Monday, September 29, 2008

John McCain the Gambler

The New York Times has run an exposé over the last two days of John McCain's gambling ties . He has been involved in the intricate and ruthless business of casino gambling in America for decades both as a behind-the-scenes wheeler dealer and as a player.

(Big H/T to George)

As a two-time chairman of the Indian Affairs Committee, Mr. McCain has done more than any other member of Congress to shape the laws governing America’s casinos, helping to transform the once-sleepy Indian gambling business into a $26-billion-a-year behemoth with 423 casinos across the country. He has won praise as a champion of economic development and self-governance on reservations.

Once the Native American Gambling Business grew to this extent, largely due to McCain's efforts, the Senator's patrons in Las Vegas began to be concerned.

In the spring of 2005, Mr. McCain announced he was planning a sweeping overhaul of Indian gambling laws, including limiting off-reservation casinos. His campaign said Las Vegas had nothing to do with it. In a 2005 interview with The Oregonian, Mr. McCain said that if Congress did not act, “soon every Indian tribe is going to have a casino in downtown, metropolitan areas.”

Carl Artman, who served as the Interior Department’s assistant secretary of Indian Affairs until May, said Mr.

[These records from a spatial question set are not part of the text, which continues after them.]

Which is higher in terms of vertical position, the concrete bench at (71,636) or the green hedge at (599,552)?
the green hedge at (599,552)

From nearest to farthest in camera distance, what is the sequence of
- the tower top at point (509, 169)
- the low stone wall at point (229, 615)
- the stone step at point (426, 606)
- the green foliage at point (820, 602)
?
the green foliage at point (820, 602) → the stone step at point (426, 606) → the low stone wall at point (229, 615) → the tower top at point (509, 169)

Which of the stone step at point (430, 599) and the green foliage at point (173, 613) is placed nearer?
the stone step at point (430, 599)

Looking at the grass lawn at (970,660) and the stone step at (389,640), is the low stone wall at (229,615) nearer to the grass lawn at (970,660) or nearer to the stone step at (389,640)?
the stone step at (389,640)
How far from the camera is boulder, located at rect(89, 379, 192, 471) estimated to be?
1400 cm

McCain pushed him to rewrite the off-reservation rules. “It became one of my top priorities because Senator McCain made it clear it was one of his top priorities,” he said.

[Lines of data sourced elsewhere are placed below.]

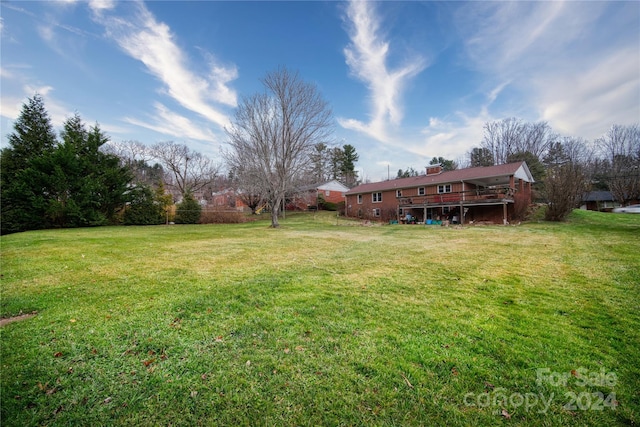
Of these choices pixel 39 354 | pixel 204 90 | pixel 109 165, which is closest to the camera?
pixel 39 354

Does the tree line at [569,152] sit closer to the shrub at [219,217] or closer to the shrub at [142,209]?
the shrub at [219,217]

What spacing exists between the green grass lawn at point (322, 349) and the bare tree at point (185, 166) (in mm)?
36004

The new guidelines were issued on Jan. 4. As a result, the casino applications of 11 tribes were rejected.

Besides being involved behind the scenes, John McCain himself is a high-stakes player. From Arizona, he was known to make weekend jaunts up to Vegas, about once a month, where he was wined and dined like any High Roller with influence in Washington.

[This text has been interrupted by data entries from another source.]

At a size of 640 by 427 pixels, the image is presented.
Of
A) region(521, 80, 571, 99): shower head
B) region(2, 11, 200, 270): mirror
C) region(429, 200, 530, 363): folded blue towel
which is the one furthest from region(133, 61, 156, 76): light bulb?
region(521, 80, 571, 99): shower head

Perhaps one of the unspoken implications of the NY Times piece is that the kind of person who gambles by playing Native American interests against those of Las Vegas, the kind of person who personally likes to throw the dice in high stakes crap shoots in casinos, would bring that "maverick" attitude into the White House, should he be elected president.

What do you think? Is taking weekend trips to Vegas to let your hair down incompatible with the Office of President? Is there something disonorable in representing Native American interests then changing teams and going to bat for Vegas? Do you think taking Sarah Palin on as a running mate was an example of reckless gambling? Is gambling a vice?

Please leave us your thoughts in a comment.


  1. I'm a big advocate for personal responcibility. If Mac likes to play the games, and only plays games he can afford I could care less if he does it in vegas or a back-room card game.

    Frankly I also don't care where casinos show up.

    As for Sarah Palin, I think she was one of the best choices he could have made. The people who would have never voted for Mac in the first place fucking HATE her, many people who were unsure of Mac now are going to vote for him. I think some people who didn't like either candidate may be swayed more by Palin than Biden, and finally the angry pointless vitriol being spewed about Palin is nothing but good press for McCain!

    That's what I think!

  2. I don't care about his gambling either, as long as he is responsible.

    As for Palin, I think it may have been the right choice at the time, but she is a train wreck who is going to look worse and worse as the election closes in. No angry vitriol is needed. She will do herself in.

  3. Weer'd, Besides Palin's gun stance, what do you like about her as the potential president?

  4. Her work against the Republican Corruption in Alaska. Her fulfillment of her campaign promices, and like how many like Obama for his "Outsider" reputation, I like that she's not a Born-and-bred-solon-for-life, like many of the people on the political stage these days.

    Oh yeah she's also moderate on the gay issue (against mairage, but for parter's rights) and against the war on drugs.